I met the two friends in person for the first time for lunch at Ruby Tuesday in the Deptford Mall in New Jersey. Jo needed Ro’s help with a task only another prison wife could understand: picking out outfits for prison visiting that are sexy enough to hold your man’s attention yet conservative enough to get past security. And Jo needed a bunch of outfits, as she was heading to the maximum-security prison in Oregon where Benny was confined to marry him and stay for a week of visiting. It would be the fourth time she and Benny had met face-to-face.
These women blew me away. Over salads and iced teas, they broke down so many challenges, things I never would have imagined. At the facility where Ro visited Adam, the visiting period is six hours and they cannot bring anything inside the room. She and other women had to figure out what to do when they had their periods and couldn’t bring in tampons.

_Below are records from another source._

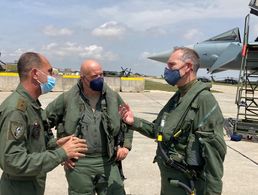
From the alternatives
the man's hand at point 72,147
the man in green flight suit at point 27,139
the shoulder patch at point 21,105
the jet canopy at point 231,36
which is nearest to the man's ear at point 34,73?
the man in green flight suit at point 27,139

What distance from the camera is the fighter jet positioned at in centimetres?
1191

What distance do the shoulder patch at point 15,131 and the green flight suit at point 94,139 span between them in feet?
2.99

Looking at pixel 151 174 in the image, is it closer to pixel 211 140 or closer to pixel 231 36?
pixel 211 140

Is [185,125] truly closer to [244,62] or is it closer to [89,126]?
[89,126]

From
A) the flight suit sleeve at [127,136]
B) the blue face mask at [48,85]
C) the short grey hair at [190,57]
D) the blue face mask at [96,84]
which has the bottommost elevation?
the flight suit sleeve at [127,136]

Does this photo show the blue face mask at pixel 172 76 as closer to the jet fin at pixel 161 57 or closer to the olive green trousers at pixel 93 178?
the olive green trousers at pixel 93 178

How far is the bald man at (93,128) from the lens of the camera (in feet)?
11.2

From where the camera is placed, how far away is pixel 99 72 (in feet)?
11.6

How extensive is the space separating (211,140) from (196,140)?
0.45 feet

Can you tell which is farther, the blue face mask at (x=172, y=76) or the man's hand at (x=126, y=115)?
the man's hand at (x=126, y=115)

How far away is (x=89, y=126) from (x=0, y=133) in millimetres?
1062

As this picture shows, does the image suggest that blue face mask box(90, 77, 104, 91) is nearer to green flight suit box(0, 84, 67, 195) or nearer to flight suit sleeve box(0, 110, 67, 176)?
green flight suit box(0, 84, 67, 195)

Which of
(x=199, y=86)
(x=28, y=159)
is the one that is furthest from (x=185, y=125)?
(x=28, y=159)

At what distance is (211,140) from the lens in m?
2.77
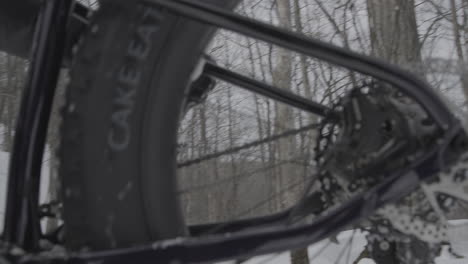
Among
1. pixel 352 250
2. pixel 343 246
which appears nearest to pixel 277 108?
pixel 343 246

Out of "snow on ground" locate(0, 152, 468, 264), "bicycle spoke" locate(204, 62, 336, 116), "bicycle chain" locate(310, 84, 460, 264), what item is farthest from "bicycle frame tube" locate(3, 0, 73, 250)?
"bicycle chain" locate(310, 84, 460, 264)

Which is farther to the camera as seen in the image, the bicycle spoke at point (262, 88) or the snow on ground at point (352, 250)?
the bicycle spoke at point (262, 88)

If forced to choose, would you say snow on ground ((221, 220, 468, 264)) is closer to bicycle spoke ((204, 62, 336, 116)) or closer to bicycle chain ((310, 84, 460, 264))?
bicycle chain ((310, 84, 460, 264))

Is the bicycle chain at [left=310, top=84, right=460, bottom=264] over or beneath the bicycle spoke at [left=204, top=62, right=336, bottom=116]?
beneath

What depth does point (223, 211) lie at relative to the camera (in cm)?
380

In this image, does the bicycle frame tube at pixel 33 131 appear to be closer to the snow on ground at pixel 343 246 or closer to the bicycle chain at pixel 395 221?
the snow on ground at pixel 343 246

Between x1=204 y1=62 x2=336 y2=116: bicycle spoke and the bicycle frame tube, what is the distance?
444 mm

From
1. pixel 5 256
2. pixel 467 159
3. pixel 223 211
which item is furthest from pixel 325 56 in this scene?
pixel 223 211

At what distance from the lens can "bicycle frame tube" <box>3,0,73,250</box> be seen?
0.95 m

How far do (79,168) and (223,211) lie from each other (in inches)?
117

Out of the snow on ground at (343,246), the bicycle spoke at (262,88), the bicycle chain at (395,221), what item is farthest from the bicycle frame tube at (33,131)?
the bicycle chain at (395,221)

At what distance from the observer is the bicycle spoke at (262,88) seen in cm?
130

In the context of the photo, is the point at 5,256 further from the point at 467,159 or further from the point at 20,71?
the point at 20,71

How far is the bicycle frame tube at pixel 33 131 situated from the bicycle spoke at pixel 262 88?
44 cm
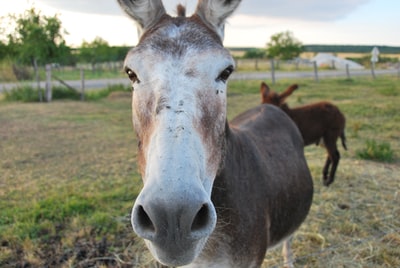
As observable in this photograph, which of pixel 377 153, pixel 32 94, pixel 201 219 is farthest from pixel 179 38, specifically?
pixel 32 94

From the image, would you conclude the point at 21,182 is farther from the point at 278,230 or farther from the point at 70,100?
the point at 70,100

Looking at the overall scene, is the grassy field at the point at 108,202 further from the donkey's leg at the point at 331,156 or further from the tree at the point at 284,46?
the tree at the point at 284,46

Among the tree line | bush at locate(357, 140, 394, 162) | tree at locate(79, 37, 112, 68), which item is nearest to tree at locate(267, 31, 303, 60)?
tree at locate(79, 37, 112, 68)

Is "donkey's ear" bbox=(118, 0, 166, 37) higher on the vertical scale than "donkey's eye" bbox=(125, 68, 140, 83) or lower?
higher

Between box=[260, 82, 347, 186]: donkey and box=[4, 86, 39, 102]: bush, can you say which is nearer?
box=[260, 82, 347, 186]: donkey

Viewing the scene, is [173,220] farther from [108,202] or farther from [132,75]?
[108,202]

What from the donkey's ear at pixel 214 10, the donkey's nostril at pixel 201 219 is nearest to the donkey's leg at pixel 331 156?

They explained to me the pecking order among prison wives: couples who were in a relationship before incarceration are at the top. Those who knew each other before one went to prison—as classmates or co-workers, with some kind of free-world experience— and then reconnected once one went away are in the middle. And those, like Jo and Benny, who met while incarcerated, or “MWI,” are at the very bottom. They broke down the thousands of dollars they spend a month, on prison phone calls, emails, and visits. They told me about the friendships and family members they lost because of the stigma of loving someone in prison.
It was inspiring to meet these women, who are intelligent, successful, funny, and gorgeous, living life on their own terms. They talked about experiencing love like never before. But I constantly had to wonder: was the juice worth the squeeze? Because the squeeze was big, financially, emotionally, and personally.
A few weeks later after meeting Ro and Jo at the mall, I was walking Jo down the aisle of a maximum-security prison to marry Benny. What laid ahead for them was something beyond anything I could have imagined when I began writing with Sam, and likely far more than they themselves could ever have conjured. I followed the ups and downs of their relationship through Benny’s homecoming in 2020, and remain friends with Jo to this day. I’m never not inspired by her tough and tender outlook on life.
After serving 15 years, Sam got out under the two-thirds elderly offender provision of the CARES act earlier this year, and we still speak often. Though now it’s through texting instead of CorrLinks. My relationship with him is a reminder that asking questions and being present for people can bring you and into worlds most of us never glimpse.